═════ Document segment ═════
I feel like i'm missing something but...

List<QCircle> circleObjects = new List<QCircle>();

and

List<QSquare> squareObjects = new List<QSquare>();

will work perfectly well.

EDIT:

Ah, I didn't understand what was being asked.

Yes, as your QCircle and QSquare classes inherit from QShape, you can just do.

List<QShape> shapes= new List<QShape>();

It's worth noting that if you want to access the radius property of all the QCircle's in that list, then you are going to have to filter the list based on type.

3
  • 1
    The OP wants one List<T> which will include both. Therefore, it would be List<QShape>.
    – Inisheer
    Jul 6, 2012 at 1:10
  • Yeah, that will work but he wants ONE list to hold any type of QShape, QCircle, and QSquare.
    – Pete
    Jul 6, 2012 at 1:10
  • I should have been clearer, but I'm wanting a single list if possible.
═════ Data block ═════
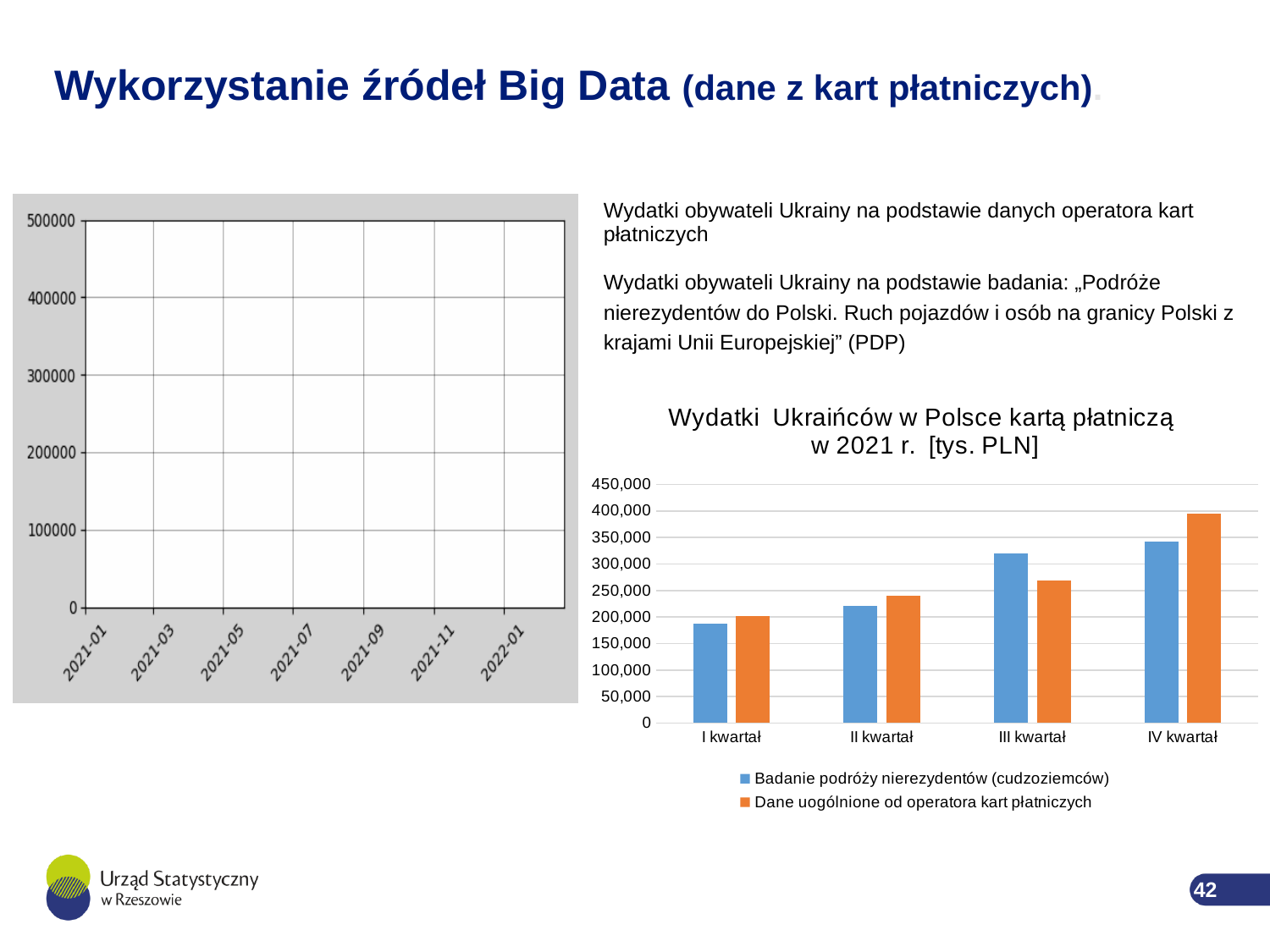
In the chart "Wydatki Ukraińców w Polsce kartą płatniczą w 2021 r.", is the value for "Dane uogólnione od operatora kart płatniczych" in IV kwartał greater or less than 350,000? greater In the chart "Wydatki Ukraińców w Polsce kartą płatniczą w 2021 r.", is the value for "Badanie podróży nierezydentów (cudzoziemców)" in I kwartał greater or less than 200,000? less What kind of chart is the chart titled "Wydatki Ukraińców w Polsce kartą płatniczą w 2021 r. [tys. PLN]"? bar chart In the chart "Wydatki Ukraińców w Polsce kartą płatniczą w 2021 r.", do the values for "Badanie podróży nierezydentów (cudzoziemców)" rise or fall from I kwartał to IV kwartał? rise In the chart "Wydatki Ukraińców w Polsce kartą płatniczą w 2021 r.", in IV kwartał, which series has the larger value: "Badanie podróży nierezydentów (cudzoziemców)" or "Dane uogólnione od operatora kart płatniczych"? Dane uogólnione od operatora kart płatniczych In the chart "Wydatki Ukraińców w Polsce kartą płatniczą w 2021 r.", which quarter has the lowest value for "Badanie podróży nierezydentów (cudzoziemców)"? I kwartał In the chart "Wydatki Ukraińców w Polsce kartą płatniczą w 2021 r.", how many series does the legend list? 2 In the chart "Wydatki Ukraińców w Polsce kartą płatniczą w 2021 r.", in III kwartał, which series has the larger value: "Badanie podróży nierezydentów (cudzoziemców)" or "Dane uogólnione od operatora kart płatniczych"? Badanie podróży nierezydentów (cudzoziemców) In the chart "Wydatki Ukraińców w Polsce kartą płatniczą w 2021 r.", how many quarters are shown on the x axis? 4 In the chart "Wydatki Ukraińców w Polsce kartą płatniczą w 2021 r.", what colour are the bars for "Dane uogólnione od operatora kart płatniczych"? orange In the chart "Wydatki Ukraińców w Polsce kartą płatniczą w 2021 r.", is the value for "Badanie podróży nierezydentów (cudzoziemców)" in III kwartał greater or less than 300,000? greater In the chart "Wydatki Ukraińców w Polsce kartą płatniczą w 2021 r.", which quarter has the highest value for "Dane uogólnione od operatora kart płatniczych"? IV kwartał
═════
* Your objective
Reproduce word for word the passage of the C# shape-list thread above, from "List<QCircle> circleObjects = new" to "was being asked.".

* Exercise solution
List<QCircle> circleObjects = new List<QCircle>();

and

List<QSquare> squareObjects = new List<QSquare>();

will work perfectly well.

EDIT:

Ah, I didn't understand what was being asked.